======== Entries supplied ========

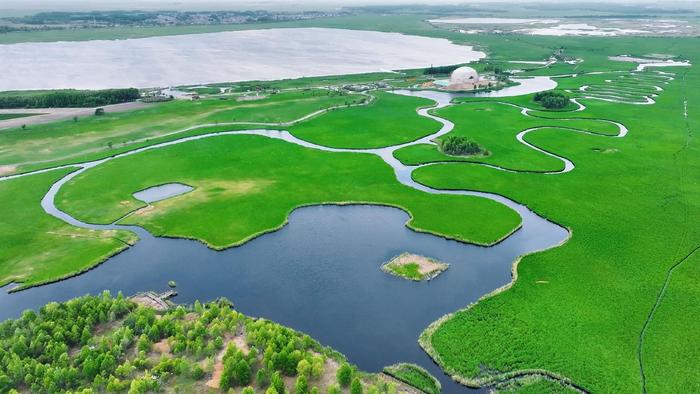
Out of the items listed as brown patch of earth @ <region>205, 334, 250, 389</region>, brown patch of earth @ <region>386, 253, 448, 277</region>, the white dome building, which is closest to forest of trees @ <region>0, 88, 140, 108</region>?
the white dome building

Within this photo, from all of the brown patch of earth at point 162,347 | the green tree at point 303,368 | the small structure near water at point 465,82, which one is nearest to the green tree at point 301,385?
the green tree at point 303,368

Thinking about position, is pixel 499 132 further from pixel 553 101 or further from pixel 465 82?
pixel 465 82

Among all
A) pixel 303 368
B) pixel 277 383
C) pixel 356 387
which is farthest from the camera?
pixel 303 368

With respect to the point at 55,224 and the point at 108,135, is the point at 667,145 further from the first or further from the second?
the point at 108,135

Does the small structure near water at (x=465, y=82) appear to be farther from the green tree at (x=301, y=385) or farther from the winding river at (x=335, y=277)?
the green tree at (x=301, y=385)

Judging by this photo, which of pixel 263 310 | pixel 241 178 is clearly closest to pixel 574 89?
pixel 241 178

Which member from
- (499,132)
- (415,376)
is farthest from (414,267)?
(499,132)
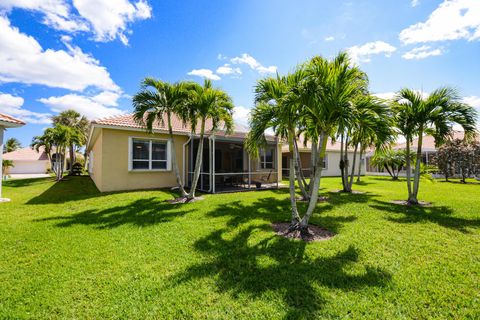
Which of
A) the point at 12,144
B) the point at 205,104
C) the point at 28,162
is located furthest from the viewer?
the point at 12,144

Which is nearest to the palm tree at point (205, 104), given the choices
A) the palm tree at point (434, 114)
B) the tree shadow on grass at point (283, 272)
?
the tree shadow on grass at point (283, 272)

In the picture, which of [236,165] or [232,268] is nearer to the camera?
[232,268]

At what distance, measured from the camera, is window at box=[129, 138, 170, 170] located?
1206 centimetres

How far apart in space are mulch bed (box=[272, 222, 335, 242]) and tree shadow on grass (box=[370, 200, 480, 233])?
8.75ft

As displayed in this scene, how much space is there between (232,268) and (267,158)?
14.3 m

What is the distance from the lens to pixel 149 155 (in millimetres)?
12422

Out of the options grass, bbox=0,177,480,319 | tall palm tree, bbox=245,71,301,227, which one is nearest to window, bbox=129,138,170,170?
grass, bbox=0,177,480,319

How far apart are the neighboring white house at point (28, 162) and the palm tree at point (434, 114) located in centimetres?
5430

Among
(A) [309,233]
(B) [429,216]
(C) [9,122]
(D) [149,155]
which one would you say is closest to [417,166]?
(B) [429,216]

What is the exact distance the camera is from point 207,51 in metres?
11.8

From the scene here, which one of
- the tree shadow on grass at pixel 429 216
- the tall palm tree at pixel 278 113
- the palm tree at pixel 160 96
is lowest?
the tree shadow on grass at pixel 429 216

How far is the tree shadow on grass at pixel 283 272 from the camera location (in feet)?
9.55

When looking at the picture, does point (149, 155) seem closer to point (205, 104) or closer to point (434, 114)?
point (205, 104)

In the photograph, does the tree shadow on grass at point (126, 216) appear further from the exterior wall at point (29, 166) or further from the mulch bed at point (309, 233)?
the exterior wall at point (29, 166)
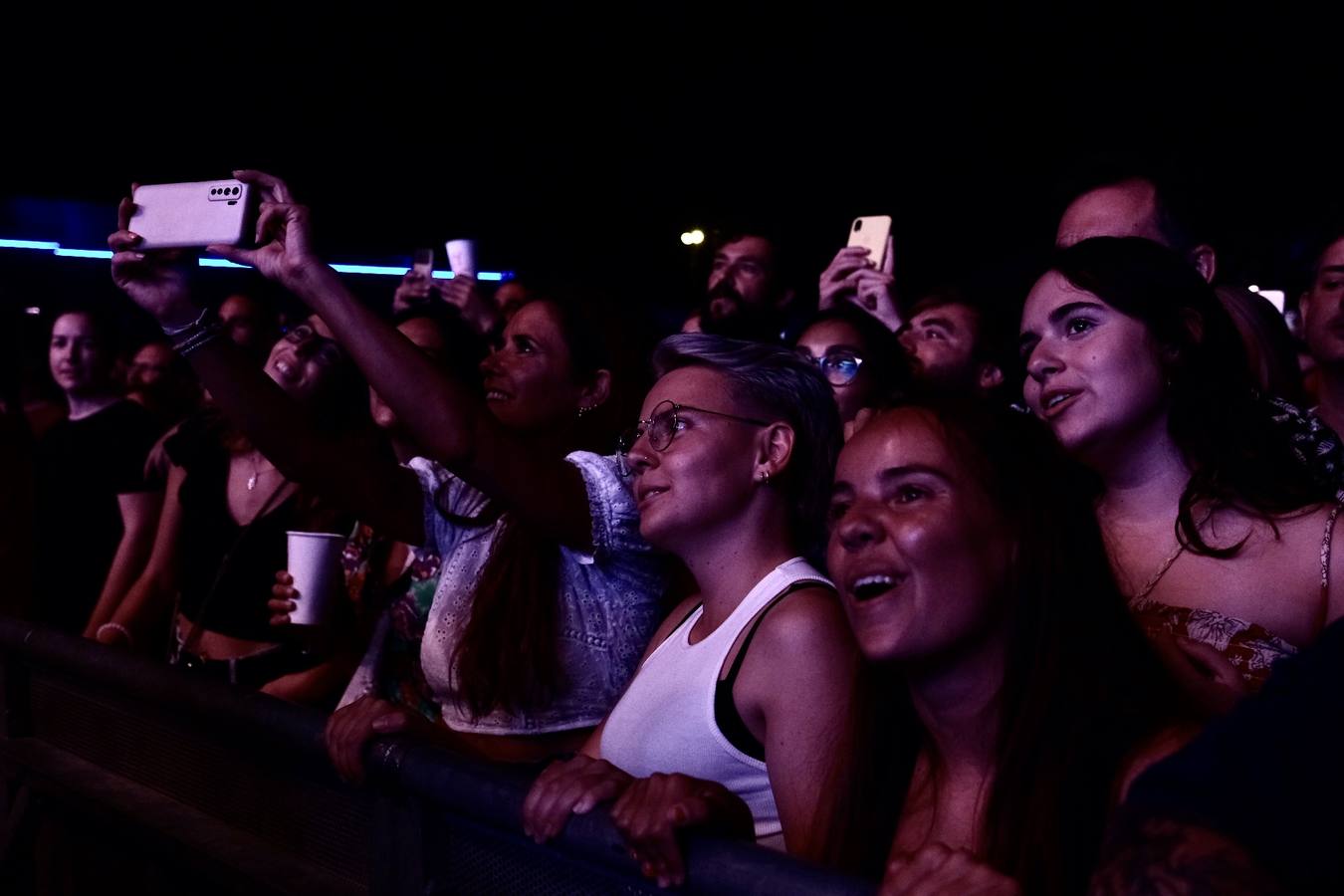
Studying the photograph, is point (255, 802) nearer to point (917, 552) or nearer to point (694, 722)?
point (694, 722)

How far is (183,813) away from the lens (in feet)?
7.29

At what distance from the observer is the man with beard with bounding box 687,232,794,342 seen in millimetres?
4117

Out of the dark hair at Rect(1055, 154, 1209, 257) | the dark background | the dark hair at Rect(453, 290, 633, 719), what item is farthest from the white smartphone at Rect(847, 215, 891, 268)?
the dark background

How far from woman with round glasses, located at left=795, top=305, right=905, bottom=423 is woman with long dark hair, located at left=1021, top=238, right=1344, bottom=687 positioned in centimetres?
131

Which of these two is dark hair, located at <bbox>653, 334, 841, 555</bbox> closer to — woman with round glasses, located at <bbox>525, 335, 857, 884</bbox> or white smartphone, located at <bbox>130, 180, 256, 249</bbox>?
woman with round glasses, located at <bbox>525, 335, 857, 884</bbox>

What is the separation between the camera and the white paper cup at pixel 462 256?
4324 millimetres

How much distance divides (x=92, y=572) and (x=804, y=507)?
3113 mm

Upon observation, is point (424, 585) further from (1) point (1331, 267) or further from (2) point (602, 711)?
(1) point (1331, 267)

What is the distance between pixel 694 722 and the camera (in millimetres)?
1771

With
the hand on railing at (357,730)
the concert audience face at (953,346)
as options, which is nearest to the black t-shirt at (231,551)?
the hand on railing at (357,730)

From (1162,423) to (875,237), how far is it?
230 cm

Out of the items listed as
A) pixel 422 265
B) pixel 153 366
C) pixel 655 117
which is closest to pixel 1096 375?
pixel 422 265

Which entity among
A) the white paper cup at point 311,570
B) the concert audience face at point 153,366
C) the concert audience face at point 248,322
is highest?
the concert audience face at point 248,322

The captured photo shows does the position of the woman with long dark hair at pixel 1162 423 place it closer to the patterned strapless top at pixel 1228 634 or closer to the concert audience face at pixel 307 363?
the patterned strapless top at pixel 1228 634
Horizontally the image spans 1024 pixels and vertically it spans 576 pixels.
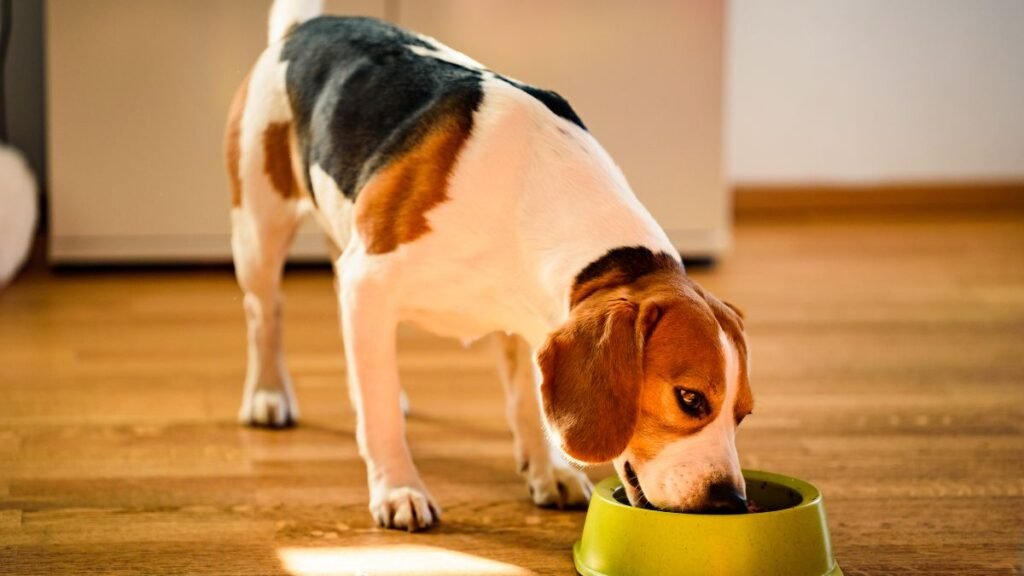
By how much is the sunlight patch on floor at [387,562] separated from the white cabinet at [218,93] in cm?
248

========
======== Entries supplied ========

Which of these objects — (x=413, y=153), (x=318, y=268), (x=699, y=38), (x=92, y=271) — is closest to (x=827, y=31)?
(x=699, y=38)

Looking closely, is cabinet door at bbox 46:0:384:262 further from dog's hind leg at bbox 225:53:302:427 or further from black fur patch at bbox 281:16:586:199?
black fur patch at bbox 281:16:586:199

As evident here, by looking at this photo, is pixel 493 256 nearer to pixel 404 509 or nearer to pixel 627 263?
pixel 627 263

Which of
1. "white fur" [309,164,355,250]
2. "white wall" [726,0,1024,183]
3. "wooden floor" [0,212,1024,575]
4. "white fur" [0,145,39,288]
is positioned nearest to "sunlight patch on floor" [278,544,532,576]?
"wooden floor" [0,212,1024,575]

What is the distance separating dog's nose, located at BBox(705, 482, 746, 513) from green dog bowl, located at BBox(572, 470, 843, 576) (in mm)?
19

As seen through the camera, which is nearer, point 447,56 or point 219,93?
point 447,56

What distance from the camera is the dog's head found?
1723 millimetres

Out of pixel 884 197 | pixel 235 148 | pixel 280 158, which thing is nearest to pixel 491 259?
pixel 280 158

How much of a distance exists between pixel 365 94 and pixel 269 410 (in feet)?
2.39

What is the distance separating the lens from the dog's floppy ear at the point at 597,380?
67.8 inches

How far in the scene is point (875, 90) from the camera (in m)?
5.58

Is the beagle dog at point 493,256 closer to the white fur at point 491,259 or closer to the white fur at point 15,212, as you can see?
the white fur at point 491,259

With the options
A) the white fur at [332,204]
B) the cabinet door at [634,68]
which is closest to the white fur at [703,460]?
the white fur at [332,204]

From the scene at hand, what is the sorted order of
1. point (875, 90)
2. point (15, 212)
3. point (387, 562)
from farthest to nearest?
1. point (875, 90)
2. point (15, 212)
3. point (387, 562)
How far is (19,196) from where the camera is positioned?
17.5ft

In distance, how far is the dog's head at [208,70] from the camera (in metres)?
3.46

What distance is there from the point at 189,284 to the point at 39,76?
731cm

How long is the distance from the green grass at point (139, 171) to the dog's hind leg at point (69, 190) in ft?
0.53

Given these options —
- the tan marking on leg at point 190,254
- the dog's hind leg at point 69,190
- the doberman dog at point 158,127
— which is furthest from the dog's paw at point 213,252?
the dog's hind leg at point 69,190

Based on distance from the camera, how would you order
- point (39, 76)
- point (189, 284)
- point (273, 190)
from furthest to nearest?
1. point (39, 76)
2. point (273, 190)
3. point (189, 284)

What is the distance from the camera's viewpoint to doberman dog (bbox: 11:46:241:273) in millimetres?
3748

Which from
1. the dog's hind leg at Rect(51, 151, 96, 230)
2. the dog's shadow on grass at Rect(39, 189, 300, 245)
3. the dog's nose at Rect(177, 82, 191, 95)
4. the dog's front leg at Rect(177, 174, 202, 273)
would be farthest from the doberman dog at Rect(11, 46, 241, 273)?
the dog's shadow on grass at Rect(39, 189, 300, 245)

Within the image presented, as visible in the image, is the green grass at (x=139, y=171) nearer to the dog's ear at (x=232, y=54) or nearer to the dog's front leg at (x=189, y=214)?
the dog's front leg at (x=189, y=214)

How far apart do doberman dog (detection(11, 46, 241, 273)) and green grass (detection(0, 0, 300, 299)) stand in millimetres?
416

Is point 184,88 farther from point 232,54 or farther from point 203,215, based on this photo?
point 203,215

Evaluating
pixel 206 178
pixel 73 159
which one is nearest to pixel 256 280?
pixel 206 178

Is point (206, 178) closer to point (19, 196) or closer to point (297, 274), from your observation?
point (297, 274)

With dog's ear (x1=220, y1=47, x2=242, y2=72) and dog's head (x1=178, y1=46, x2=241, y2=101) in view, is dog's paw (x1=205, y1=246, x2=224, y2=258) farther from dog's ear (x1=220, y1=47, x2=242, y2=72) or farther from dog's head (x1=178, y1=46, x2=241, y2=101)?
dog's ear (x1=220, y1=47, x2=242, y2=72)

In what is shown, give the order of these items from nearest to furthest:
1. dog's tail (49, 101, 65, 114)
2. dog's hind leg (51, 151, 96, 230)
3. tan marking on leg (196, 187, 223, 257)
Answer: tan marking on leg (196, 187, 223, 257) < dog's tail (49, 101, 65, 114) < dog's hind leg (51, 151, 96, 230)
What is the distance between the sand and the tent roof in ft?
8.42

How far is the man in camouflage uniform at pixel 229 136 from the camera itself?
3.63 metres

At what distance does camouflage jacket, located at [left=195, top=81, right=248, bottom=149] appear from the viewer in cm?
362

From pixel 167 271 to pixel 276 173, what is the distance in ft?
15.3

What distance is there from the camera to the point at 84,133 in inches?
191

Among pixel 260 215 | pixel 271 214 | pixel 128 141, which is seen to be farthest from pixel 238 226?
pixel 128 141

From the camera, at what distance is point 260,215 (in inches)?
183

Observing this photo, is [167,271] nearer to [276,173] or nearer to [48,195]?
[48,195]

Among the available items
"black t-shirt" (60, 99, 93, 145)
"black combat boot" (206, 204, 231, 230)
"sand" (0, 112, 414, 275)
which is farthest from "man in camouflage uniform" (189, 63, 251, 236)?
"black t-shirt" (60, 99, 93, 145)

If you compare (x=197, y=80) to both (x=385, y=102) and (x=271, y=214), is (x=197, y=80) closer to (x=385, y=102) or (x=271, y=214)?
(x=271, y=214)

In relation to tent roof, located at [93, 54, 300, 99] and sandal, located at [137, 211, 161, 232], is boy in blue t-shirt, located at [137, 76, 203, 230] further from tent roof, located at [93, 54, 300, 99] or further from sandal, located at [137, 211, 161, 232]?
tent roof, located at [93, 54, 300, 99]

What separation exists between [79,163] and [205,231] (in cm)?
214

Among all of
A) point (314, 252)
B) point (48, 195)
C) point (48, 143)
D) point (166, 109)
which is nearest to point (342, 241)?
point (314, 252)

========

[Given problem]
State how many lines of the rows above contain the word "viewer", and reply with the number alone.

[Answer to the task]
2